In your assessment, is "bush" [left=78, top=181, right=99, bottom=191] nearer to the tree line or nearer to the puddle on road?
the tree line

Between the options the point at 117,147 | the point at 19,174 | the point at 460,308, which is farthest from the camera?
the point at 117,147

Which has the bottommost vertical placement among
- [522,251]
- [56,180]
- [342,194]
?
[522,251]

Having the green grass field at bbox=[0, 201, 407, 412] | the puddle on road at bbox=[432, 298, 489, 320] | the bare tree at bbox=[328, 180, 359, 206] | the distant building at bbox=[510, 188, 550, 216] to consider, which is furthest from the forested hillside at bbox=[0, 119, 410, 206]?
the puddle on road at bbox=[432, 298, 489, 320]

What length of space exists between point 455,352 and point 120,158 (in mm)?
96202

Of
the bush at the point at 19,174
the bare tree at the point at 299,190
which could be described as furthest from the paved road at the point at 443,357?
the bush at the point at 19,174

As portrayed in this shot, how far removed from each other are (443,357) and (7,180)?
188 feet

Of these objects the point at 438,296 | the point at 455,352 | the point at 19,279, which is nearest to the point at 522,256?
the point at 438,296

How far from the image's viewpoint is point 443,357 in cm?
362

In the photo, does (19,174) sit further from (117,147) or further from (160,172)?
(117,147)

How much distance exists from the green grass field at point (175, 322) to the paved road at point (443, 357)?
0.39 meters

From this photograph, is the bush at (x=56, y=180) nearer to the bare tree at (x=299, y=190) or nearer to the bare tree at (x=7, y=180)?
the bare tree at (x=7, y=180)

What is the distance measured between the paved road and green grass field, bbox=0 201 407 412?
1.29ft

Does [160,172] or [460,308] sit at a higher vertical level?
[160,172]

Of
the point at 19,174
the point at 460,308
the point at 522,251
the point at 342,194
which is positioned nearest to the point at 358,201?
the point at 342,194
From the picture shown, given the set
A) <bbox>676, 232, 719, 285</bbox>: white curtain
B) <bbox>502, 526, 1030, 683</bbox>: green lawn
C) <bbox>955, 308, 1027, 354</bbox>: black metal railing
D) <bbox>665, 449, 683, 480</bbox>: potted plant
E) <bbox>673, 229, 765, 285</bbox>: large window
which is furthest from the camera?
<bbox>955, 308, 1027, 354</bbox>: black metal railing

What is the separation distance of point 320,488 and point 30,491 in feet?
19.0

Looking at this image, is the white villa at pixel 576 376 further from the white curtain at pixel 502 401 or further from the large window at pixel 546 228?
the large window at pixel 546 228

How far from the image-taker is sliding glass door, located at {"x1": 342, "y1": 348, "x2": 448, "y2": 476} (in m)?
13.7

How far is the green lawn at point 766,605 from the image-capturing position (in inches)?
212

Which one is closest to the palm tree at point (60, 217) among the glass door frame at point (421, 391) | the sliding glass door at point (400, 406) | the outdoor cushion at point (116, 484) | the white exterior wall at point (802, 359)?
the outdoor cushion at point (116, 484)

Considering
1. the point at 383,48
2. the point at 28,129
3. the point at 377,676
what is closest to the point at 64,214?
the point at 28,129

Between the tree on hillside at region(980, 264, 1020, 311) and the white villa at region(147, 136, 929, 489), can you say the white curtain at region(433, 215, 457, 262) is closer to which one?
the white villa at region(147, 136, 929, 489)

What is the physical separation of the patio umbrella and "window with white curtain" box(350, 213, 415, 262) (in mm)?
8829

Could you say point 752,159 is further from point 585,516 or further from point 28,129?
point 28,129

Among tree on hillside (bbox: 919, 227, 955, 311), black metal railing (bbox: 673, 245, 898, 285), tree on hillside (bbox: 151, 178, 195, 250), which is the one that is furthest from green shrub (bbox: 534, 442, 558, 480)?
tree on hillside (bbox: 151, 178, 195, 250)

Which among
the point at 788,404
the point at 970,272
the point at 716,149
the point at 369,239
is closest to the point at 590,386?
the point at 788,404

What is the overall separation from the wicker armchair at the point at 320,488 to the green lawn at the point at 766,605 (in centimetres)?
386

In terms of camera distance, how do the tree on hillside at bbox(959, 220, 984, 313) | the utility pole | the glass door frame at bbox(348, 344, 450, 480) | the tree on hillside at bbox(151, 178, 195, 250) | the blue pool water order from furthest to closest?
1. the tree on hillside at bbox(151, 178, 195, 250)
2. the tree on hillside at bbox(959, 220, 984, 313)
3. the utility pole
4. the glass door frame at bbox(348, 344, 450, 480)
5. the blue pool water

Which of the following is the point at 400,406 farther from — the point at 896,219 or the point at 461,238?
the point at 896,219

:: Written request ::
Copy out the lines of the records starting with the one containing "How much distance" and going on through the one containing "0.39 meters", keeping each line identical.

:: Response ::
How much distance exists from the green grass field at point (175, 322) to the paved road at point (443, 357)?
0.39 meters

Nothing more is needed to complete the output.